IBM Research - Zurich, University of Warwick, Royal Society of Chemistry

Chris Gorski, Editor

This week's links include stories about agriculture, the Olympics, and cavities.

This story in Wired discusses new research into the chemistry of the tomato. The researchers suggest that breeding for qualities prized by supermarkets are taking away crucial aromatic elements that provide that real tomato-y taste prized by home gardeners and connoisseurs. The research holds promise to agriculture, as they might be able to identify the genes that produce the best-tasting tomatoes and insert them into supermarket-friendly fruits.
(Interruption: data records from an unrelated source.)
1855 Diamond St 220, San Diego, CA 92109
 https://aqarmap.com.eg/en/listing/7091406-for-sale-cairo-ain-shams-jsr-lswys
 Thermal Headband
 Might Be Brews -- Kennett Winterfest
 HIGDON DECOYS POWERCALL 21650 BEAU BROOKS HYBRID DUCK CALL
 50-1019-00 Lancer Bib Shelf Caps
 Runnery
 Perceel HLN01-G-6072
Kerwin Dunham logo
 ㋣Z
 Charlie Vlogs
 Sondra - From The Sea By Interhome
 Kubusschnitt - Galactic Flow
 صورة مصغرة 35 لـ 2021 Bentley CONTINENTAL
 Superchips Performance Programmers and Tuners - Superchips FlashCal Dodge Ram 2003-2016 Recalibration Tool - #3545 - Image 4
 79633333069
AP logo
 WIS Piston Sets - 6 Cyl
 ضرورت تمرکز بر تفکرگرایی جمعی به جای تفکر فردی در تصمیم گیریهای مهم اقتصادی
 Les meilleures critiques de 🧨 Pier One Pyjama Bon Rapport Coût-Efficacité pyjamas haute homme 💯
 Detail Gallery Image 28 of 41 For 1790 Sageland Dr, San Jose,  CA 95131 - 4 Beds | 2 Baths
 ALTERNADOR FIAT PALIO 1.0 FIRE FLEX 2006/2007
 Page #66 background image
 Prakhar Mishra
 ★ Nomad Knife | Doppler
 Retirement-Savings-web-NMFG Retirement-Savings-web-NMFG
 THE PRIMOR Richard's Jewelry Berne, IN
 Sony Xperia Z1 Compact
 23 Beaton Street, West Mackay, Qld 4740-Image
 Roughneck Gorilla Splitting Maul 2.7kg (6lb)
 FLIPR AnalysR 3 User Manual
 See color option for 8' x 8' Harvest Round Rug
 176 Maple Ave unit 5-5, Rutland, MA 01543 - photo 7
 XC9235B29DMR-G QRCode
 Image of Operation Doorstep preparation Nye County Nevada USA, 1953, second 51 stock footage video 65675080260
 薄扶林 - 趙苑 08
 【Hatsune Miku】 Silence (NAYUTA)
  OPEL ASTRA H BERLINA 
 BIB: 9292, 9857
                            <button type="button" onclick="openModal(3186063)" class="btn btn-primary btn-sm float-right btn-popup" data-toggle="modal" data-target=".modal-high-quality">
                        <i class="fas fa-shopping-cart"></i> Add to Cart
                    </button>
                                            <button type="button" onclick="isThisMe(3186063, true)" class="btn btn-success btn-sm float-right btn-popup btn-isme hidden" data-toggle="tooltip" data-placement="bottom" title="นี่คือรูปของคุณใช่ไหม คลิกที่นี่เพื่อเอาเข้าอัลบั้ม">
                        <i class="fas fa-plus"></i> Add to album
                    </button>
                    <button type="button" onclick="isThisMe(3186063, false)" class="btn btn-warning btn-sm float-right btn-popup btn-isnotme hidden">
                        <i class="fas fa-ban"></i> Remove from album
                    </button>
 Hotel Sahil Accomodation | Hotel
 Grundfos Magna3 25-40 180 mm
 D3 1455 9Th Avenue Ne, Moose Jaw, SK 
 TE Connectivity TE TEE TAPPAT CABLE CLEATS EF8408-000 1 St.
Pictures of the Olympic rings will be unavoidable in the coming months, as the London games approach. Not like this, however. Above is a photo of the smallest possible set of five rings joined together. Collaborators from the Royal Society of Chemistry, the University of Warwick and IBM Research – Zurich worked together to create a structure 10,000 times thinner than a human hair. They call it Olympicene and it is made up of 19 atoms of Carbon and 12 of Hydrogen.
 
Finally, here's an interesting story from Science (behind a pay wall, but a summary is available) discussing the state of human teeth from ancient history until today. Diets have changed radically over time as agriculture and cheese doodles have taken over. We've also added fluoride to our water. We brush our teeth. But it turns out that wealth does not necessarily positively influence the health of teeth. A new study in the Yucatan peninsula found that "[y]oung adults in the town of Dzilam González had three times as many cavities as those who live in a poorer, more isolated village nearby where people can't afford soft drinks every day, according to a new study."
 
I was surprised to read that it is very rare to find cavities in ancient human teeth. But it makes some sense, given that, as stated in the story, today's oral environment is markedly different than when it evolved. My favorite nugget of info was from a pediatric dentist who indicated that before Alexander the Great brought sugar to Greece, fewer than 10% of people had cavities.